■ Supplied text ■
Both countries also agreed to act in accordance with the reports of the UN Group of Governmental Experts. The two countries agreed to establish a mechanism to discuss cybersecurity and cybercrime issues with a view to preventing cyber incidents that could create problems between them. This was highlighted in Australia’s International Cyber Engagement Strategy, in which Australia’s dialogues with other states, including China, were characterised as ‘an opportunity to deepen understanding of responsible state behaviour in cyberspace and foster cooperation to deter and respond to malicious cyber activities’.24
In China, the agreement received very limited attention. Xinhua produced a translation of the joint statement, which was then reproduced by the People’s Daily and posted on the Minister of Justice’s website.25
In Australia it received more attention, but the government wasn’t naive about the prospects for success. The Ambassador for Cyber Affairs, Tobias Feakin, was reported as saying ‘We do go into these things with our eyes wide open.’26
Pre-agreement commercial cyber espionage
Reliable public accounts of nation-state cyber espionage in Australia are hard to come by. Both government and industry have been reticent about openly attributing hacks and data breaches to particular nations. The Australian Government has also only more recently begun to ramp up its efforts to deal with the challenge of cybersecurity. The 2009–10 annual report of the Australian Security Intelligence Organisation (ASIO) stated that ‘cyber espionage is an emerging issue’.27 Since that time, ASIO’s annual reports have consistently mentioned that cyber espionage affecting commercial interests and for commercial intelligence is occurring, although details of what’s been stolen and by whom are omitted.
The Australian Cyber Security Centre (ACSC) Threat reports, issued from 2015, have also consistently mentioned threats to commercial IP and to other sensitive information, such as negotiation strategies or business plans.28 But, again, the reports fail to provide enough detail to determine whether it was Chinese espionage that occurred for commercial advantage.
While not publicly named, China is regarded as Australia’s primary cyber adversary, including in the area of IP theft. The fact that it remains unnamed in public statements from the government is perhaps the start of the explanation of why Australia’s policy response so far has been ineffective.
The miners
Australia is a large and significant exporter of iron ore, nickel, coal and other mineral resources to China. Iron ore is particularly significant in the trading relationship—China is the world’s largest importer and Australia the largest exporter, and in 2017 over 80% of Australian iron ore exports were to China.29
Although iron ore contracts are now based on monthly average prices, in the lead-up to 2010 iron ore prices were negotiated between buyers and sellers in fixed one-year contracts.30 Iron ore exports to China were large and growing rapidly, and the price negotiations had tremendous importance for the companies, economies and governments involved. Furthermore, a possible takeover bid for Rio Tinto from BHP led the state-owned Aluminium Corporation of China, Chinalco, to take an overnight 9% stake in Rio Tinto.

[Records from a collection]
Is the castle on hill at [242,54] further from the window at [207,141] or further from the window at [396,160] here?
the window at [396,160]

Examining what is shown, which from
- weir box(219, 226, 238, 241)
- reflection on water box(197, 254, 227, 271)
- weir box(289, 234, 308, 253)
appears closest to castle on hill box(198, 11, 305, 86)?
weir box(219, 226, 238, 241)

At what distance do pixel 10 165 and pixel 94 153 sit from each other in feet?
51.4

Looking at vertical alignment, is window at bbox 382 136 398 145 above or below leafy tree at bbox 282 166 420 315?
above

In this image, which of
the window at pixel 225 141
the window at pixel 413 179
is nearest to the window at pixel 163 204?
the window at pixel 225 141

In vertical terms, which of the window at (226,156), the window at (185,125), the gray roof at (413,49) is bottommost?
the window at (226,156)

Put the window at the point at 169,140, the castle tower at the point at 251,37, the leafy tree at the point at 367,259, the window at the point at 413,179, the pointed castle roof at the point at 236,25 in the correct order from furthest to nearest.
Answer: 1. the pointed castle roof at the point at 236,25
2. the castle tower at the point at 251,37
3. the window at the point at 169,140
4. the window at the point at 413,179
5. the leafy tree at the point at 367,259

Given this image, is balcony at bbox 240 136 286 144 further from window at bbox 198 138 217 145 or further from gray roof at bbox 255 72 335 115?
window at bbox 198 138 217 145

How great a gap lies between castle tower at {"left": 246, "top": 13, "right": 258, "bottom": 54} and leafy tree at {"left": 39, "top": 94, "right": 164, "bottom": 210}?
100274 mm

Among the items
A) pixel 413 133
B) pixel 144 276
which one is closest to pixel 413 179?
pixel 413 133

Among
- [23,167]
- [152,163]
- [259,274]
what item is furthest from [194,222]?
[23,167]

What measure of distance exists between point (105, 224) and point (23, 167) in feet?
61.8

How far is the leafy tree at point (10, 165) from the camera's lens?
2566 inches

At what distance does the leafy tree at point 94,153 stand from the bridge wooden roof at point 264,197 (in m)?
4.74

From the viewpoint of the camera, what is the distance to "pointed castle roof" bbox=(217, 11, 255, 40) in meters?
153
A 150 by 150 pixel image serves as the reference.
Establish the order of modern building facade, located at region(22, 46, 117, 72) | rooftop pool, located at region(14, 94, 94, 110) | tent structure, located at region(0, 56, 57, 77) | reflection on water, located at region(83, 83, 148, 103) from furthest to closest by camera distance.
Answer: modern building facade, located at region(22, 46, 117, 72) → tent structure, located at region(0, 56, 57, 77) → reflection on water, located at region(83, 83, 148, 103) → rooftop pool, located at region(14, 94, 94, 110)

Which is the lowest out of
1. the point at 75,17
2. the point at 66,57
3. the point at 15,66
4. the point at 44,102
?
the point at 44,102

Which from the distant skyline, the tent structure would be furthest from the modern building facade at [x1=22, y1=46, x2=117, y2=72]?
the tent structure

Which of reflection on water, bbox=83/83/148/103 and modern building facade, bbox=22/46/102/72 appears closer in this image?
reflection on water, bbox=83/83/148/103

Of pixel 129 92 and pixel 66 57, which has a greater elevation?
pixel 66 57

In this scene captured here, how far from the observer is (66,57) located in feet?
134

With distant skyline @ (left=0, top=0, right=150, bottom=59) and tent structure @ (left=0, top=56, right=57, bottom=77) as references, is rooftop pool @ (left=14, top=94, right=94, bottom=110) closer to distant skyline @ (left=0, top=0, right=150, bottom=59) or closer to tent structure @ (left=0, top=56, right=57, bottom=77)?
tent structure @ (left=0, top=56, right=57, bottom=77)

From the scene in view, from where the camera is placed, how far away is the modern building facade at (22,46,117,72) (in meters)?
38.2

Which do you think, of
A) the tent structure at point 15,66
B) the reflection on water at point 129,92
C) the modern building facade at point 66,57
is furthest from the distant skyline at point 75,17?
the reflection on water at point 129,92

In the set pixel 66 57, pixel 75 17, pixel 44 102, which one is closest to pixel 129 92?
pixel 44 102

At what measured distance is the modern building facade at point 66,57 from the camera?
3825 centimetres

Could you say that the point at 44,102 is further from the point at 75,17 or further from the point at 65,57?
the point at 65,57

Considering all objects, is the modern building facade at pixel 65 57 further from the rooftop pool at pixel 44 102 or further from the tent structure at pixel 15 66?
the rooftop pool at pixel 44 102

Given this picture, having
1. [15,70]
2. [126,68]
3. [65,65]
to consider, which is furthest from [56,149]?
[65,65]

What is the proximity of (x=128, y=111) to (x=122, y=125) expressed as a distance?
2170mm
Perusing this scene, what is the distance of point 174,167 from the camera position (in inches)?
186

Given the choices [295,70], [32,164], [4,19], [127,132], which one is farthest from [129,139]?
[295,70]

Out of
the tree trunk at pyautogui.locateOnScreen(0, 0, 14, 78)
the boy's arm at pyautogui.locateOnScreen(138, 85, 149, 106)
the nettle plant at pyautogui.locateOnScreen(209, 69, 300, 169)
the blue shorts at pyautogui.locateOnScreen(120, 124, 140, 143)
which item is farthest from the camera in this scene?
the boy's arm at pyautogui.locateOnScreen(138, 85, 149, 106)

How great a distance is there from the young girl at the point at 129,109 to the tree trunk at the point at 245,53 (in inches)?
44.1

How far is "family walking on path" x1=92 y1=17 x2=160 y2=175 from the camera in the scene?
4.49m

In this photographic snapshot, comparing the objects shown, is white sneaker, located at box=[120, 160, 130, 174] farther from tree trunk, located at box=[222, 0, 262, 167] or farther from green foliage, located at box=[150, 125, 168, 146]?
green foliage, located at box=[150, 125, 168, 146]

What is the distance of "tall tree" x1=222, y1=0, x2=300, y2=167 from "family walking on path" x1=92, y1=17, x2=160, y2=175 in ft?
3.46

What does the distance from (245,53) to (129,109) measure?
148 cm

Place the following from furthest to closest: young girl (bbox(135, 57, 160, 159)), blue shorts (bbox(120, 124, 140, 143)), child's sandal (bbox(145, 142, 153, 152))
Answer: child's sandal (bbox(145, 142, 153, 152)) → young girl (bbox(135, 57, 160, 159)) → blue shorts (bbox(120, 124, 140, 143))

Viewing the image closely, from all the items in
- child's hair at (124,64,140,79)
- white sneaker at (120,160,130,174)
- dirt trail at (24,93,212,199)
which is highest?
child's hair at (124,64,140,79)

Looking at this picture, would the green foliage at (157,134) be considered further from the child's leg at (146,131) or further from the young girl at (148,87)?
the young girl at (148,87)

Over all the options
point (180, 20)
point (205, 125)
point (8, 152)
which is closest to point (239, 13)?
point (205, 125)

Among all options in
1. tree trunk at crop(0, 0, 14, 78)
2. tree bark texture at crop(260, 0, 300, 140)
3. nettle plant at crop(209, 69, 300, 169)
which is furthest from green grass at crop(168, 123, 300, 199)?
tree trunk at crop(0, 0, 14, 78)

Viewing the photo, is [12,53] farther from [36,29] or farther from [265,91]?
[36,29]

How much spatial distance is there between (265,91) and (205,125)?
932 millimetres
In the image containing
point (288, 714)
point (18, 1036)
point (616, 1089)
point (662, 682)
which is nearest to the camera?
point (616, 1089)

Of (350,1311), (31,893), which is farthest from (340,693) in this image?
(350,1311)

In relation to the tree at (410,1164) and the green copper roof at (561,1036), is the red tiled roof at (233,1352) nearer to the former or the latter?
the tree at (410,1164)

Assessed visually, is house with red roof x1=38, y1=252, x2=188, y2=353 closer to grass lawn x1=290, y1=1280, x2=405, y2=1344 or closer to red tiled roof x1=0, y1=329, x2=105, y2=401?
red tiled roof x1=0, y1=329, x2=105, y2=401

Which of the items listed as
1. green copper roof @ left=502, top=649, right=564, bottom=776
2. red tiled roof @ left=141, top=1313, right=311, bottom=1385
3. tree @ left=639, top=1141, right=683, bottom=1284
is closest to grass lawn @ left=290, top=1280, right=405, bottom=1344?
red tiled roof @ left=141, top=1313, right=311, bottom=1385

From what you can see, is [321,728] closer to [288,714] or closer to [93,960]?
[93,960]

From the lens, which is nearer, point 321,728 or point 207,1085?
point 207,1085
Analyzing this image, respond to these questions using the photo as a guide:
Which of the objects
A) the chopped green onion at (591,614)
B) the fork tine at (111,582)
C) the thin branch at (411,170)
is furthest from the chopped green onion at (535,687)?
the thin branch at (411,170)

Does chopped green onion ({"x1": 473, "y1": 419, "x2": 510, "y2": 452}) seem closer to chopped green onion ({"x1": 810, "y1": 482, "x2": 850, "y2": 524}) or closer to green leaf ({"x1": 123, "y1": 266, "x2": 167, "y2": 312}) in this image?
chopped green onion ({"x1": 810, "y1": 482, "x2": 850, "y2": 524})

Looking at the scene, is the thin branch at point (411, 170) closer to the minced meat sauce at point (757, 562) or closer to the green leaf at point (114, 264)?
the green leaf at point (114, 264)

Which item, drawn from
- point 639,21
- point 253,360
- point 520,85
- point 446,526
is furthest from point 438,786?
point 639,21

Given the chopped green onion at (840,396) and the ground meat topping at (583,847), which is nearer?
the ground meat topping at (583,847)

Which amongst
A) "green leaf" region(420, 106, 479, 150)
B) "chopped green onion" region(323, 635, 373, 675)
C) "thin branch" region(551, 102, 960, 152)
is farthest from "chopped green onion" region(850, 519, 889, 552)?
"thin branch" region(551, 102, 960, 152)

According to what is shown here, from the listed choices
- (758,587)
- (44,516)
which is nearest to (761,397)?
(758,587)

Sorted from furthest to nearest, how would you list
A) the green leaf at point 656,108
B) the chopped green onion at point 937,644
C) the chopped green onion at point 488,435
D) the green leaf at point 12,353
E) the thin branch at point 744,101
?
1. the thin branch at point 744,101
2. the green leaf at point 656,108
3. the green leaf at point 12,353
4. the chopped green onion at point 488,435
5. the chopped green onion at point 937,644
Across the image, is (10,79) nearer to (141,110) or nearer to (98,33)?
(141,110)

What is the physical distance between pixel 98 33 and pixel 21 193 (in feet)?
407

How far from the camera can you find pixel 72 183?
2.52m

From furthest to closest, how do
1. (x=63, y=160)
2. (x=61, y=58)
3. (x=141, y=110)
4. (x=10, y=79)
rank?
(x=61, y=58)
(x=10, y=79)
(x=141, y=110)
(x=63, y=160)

■ Jobs ■
(1) From the passage on Australia–China cyber espionage, reproduce word for word the part between "The Australian Cyber" and "for commercial advantage.", inclusive.
(2) Using the passage on Australia–China cyber espionage, decide whether each statement agrees with it. Answer yes or no for each, and quote the words that settle it.
(a) The agreement drew wide coverage in China.
(b) The ACSC Threat reports have been issued since 2015.
(c) In 2017, more than 80% of Australian iron ore exports went to China.
(3) Write the next few sentences of the passage on Australia–China cyber espionage, picking up after its final sentence.

■ Results by task ■
(1)
The Australian Cyber Security Centre (ACSC) Threat reports, issued from 2015, have also consistently mentioned threats to commercial IP and to other sensitive information, such as negotiation strategies or business plans.28 But, again, the reports fail to provide enough detail to determine whether it was Chinese espionage that occurred for commercial advantage.

(2)
(a) No: "In China, the agreement received very limited attention."
(b) Yes: "The Australian Cyber Security Centre (ACSC) Threat reports, issued from 2015"
(c) Yes: "in 2017 over 80% of Australian iron ore exports were to China"

(3)
In this high-stakes environment, all three major iron ore miners in Australia were the victims of cyber espionage that was informally attributed to China.31 Given the large volume of iron ore trade, any information that could provide advantage in negotiations would be tremendously valuable. In 2012, MI5 Director-General Jonathan Evans revealed that an attack had cost a company—subsequently revealed to be Rio Tinto—an estimated £800 million (US$1.04 billion, A$1.43 billion, €891 million) in lost revenue, ‘not just through intellectual property loss but also from commercial disadvantage in contractual negotiations’.32
It also seems that a bribery case against a Rio Tinto executive and Chinese-born Australian citizen was used to enable further cyber espionage. It’s reported that their Rio Tinto credentials were used to download material from the Rio Tinto corporate network after they were arrested in China.33 If true, this sensational allegation directly links Chinese law enforcement actions to commercial espionage.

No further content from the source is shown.